Nennen Sie jede Zeile der nachstehenden Auflistung, in der die Zeichenfolge "instances" vorkommt.

***** Bereitgestellte Auflistung

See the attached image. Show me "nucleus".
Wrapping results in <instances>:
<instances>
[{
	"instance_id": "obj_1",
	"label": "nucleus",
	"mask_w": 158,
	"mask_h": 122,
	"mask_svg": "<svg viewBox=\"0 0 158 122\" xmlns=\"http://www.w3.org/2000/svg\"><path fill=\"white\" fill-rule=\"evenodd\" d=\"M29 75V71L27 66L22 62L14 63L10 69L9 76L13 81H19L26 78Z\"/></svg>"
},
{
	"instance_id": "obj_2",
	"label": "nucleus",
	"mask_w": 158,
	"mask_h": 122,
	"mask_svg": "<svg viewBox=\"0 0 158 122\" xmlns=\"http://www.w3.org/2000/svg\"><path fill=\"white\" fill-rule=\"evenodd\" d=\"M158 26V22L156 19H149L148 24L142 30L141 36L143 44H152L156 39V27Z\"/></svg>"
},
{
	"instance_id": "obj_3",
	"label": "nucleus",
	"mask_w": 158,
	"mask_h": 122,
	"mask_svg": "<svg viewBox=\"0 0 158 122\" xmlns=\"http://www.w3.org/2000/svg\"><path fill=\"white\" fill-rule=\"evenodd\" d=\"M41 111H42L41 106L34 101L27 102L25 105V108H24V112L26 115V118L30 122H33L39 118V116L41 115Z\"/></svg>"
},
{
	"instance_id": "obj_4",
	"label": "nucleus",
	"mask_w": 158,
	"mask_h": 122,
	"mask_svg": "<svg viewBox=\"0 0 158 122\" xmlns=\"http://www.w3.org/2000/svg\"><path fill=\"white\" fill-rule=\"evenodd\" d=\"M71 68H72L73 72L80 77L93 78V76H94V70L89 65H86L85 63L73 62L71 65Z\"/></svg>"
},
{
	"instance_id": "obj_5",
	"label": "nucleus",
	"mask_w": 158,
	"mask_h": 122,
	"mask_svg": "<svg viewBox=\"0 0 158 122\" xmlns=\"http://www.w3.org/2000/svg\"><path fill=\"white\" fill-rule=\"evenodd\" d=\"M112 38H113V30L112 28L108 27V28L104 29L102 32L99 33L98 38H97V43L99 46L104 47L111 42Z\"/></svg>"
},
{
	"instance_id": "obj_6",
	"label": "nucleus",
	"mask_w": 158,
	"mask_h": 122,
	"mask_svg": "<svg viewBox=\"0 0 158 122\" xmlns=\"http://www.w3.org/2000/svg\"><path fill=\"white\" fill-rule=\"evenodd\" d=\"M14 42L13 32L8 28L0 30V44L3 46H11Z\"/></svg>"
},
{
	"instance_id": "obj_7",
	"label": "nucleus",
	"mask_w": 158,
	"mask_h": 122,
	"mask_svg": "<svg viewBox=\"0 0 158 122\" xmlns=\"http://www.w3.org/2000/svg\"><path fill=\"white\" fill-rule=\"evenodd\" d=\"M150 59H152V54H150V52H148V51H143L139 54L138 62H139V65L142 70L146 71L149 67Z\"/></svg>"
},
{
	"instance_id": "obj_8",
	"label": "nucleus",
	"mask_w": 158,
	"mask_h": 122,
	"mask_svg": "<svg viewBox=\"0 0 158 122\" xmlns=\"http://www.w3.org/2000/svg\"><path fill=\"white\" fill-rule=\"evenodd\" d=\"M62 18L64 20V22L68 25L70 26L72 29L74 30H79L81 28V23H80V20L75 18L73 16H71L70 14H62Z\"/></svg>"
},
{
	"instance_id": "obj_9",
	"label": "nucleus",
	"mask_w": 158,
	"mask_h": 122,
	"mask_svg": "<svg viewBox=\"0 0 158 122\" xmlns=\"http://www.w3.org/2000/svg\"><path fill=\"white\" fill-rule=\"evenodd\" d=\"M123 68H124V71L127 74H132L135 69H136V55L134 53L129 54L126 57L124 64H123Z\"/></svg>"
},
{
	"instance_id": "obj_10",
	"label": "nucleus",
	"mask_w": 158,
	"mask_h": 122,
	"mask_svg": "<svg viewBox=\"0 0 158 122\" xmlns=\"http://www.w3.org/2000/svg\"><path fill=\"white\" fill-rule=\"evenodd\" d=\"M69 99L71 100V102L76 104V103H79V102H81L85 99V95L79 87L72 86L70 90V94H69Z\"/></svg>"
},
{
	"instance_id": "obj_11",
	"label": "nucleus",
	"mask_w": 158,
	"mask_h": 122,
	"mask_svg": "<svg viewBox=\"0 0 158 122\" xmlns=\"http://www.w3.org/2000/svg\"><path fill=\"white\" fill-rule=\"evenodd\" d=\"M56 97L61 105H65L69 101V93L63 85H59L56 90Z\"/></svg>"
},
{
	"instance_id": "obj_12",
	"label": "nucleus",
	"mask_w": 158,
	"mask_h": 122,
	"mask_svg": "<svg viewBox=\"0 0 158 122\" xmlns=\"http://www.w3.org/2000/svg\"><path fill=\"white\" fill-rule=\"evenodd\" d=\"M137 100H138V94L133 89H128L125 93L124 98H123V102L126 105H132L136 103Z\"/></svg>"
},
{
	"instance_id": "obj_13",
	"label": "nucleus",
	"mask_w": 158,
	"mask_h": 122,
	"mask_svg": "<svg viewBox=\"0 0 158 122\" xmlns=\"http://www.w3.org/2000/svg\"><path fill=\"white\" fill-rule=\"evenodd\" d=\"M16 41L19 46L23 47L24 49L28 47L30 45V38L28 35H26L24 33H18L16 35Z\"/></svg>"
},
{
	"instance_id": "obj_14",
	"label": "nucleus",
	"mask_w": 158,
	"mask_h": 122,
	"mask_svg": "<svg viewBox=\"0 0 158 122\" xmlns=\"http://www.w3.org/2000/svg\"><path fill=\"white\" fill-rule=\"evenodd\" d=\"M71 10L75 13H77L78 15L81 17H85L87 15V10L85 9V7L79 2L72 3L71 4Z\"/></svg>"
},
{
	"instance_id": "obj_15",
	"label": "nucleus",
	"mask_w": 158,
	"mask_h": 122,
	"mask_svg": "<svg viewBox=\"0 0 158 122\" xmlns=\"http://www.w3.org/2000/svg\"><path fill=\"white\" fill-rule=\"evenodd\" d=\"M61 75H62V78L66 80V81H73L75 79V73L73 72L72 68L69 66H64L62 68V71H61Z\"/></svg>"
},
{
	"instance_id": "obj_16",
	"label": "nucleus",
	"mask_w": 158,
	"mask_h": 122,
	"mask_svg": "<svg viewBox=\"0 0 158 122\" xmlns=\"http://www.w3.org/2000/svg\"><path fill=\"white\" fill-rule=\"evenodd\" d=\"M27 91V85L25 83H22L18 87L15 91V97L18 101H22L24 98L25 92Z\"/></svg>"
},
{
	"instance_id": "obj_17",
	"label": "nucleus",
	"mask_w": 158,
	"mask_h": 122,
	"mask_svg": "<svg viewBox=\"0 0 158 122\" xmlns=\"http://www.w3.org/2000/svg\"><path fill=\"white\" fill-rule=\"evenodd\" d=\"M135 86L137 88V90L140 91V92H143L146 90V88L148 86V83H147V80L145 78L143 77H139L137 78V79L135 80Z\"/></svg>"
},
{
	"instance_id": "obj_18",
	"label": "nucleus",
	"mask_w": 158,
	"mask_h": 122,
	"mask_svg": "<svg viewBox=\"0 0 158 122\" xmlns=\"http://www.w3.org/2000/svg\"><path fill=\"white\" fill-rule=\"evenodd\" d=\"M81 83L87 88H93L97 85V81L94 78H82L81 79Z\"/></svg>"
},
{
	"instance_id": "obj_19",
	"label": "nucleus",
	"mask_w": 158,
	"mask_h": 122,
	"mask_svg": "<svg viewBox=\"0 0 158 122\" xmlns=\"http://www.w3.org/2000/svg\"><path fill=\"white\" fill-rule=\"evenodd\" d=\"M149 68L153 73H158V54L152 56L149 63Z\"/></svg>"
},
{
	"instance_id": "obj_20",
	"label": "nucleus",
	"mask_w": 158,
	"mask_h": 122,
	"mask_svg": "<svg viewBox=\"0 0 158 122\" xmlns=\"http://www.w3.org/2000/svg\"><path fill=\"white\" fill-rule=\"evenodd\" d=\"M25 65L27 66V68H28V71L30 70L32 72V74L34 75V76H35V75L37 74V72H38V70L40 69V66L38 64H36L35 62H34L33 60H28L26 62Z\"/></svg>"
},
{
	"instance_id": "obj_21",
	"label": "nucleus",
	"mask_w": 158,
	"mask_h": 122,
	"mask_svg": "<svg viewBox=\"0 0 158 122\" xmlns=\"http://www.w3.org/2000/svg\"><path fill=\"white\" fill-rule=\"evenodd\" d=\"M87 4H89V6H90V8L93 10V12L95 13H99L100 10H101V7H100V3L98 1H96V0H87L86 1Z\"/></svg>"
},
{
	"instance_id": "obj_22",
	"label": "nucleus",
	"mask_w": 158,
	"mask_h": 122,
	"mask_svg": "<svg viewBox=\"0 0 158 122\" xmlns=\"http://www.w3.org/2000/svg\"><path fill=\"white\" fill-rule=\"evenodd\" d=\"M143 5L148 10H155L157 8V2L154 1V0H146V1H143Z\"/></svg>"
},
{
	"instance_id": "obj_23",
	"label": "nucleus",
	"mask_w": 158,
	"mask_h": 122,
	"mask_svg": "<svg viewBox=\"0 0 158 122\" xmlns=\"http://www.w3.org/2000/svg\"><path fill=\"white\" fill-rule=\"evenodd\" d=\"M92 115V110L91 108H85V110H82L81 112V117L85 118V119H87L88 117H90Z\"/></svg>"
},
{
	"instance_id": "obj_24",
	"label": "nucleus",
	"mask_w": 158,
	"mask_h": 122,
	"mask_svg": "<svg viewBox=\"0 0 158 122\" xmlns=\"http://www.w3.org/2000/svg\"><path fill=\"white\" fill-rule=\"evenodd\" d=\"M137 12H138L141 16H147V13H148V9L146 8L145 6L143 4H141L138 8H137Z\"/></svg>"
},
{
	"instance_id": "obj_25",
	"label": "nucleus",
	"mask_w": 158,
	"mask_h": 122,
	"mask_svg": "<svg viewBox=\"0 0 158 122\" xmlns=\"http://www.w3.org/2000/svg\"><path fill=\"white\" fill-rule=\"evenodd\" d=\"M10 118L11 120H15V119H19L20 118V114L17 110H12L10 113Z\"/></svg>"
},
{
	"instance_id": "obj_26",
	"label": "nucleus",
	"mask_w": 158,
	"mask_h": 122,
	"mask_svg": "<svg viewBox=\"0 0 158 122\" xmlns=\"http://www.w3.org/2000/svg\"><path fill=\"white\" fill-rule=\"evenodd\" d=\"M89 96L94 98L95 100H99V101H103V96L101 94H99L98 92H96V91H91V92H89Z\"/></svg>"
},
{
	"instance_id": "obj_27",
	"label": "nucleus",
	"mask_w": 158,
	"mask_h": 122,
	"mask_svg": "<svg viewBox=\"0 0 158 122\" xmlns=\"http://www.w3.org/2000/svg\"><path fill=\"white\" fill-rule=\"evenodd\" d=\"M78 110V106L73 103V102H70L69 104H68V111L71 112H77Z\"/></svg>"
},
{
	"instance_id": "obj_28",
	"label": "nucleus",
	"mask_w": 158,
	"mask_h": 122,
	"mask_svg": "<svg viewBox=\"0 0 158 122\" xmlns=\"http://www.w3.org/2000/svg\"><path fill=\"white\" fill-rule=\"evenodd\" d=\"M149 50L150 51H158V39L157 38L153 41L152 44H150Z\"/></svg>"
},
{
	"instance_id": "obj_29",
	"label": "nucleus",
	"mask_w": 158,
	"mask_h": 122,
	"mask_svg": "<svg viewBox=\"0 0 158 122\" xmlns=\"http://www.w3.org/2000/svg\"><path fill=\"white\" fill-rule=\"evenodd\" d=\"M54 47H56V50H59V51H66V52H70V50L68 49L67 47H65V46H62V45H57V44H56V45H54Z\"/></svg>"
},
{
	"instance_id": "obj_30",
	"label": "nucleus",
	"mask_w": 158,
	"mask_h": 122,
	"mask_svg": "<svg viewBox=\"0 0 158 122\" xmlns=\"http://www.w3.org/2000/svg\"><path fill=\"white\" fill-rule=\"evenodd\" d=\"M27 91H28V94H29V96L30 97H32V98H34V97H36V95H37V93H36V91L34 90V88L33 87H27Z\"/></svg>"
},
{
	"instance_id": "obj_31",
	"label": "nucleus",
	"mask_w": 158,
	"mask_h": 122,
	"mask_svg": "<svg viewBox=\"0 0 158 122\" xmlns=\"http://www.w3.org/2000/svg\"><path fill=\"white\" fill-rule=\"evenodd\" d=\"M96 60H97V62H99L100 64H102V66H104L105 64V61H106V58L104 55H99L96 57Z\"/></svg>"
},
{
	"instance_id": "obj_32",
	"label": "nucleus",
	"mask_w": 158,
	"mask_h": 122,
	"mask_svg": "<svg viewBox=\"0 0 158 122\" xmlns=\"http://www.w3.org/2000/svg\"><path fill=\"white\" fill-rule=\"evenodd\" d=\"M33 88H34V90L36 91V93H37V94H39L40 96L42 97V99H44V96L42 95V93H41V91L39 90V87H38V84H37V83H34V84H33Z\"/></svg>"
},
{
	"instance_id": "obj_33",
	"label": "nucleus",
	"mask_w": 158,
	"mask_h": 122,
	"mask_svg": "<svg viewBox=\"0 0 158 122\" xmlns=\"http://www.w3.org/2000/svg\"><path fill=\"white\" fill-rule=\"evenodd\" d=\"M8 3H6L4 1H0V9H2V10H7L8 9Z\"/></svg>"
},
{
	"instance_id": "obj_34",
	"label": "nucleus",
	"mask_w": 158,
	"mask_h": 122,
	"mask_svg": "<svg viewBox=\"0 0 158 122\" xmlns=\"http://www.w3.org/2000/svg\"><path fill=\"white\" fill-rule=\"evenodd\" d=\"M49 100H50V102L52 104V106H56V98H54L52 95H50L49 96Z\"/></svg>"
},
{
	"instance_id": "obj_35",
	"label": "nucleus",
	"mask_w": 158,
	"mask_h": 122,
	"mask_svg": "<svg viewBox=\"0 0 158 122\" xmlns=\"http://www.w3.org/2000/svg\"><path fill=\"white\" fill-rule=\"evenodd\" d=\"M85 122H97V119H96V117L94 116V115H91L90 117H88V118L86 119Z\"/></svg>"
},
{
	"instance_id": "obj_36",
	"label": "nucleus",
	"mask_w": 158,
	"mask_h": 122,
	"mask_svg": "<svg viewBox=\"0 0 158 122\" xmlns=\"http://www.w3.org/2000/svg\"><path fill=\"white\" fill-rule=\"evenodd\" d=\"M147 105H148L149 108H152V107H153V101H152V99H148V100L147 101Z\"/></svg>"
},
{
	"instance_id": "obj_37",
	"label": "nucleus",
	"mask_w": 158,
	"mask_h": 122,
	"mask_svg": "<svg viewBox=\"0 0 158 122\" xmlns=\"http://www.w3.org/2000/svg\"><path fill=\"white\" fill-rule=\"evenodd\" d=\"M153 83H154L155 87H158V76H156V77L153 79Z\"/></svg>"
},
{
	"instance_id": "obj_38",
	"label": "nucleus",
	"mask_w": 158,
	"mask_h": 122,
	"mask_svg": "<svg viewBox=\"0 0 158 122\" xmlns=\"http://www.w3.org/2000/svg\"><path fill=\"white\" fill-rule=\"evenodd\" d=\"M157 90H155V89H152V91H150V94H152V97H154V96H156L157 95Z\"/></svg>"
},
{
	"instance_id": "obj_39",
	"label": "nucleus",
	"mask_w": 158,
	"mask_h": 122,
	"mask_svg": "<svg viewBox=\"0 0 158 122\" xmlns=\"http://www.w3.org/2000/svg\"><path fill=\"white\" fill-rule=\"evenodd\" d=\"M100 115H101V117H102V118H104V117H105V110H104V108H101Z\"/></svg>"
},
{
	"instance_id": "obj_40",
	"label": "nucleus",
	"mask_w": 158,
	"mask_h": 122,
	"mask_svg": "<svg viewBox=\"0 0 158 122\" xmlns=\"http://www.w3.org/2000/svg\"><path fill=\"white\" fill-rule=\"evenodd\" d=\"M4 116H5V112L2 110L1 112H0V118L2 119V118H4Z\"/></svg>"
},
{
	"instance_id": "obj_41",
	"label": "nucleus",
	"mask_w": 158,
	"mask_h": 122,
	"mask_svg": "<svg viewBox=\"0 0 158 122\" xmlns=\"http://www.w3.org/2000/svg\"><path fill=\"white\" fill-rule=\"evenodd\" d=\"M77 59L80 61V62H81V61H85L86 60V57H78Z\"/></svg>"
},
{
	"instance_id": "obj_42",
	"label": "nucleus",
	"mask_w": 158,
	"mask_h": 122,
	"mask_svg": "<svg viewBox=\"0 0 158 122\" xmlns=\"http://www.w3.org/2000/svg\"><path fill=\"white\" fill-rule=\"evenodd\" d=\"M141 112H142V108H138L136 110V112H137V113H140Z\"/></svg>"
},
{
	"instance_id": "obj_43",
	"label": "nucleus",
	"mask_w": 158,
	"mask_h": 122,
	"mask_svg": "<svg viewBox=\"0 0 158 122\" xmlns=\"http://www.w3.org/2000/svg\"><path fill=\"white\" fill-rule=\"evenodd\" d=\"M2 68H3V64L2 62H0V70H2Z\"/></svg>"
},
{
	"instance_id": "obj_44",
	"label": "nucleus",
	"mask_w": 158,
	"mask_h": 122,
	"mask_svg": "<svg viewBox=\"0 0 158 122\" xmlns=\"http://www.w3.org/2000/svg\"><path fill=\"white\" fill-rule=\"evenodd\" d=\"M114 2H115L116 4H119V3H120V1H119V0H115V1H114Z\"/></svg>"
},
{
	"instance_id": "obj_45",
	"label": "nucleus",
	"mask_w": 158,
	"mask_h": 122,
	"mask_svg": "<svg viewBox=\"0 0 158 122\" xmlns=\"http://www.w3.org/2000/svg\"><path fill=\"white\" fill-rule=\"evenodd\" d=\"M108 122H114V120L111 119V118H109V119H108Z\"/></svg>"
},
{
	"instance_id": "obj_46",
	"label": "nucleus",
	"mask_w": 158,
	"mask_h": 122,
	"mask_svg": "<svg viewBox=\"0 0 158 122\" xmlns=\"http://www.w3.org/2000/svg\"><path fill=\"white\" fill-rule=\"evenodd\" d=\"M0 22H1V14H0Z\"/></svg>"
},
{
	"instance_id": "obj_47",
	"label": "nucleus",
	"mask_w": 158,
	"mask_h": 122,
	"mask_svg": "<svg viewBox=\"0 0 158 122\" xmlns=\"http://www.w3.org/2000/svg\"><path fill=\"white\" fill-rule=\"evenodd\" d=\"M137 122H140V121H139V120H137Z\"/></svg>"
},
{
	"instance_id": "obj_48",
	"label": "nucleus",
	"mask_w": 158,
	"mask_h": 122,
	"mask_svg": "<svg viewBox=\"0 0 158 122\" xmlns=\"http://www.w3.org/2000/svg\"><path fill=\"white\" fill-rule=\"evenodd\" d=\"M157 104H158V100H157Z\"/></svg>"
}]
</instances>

**********

> [Erwartete Ausgabe]:
Wrapping results in <instances>:
<instances>
</instances>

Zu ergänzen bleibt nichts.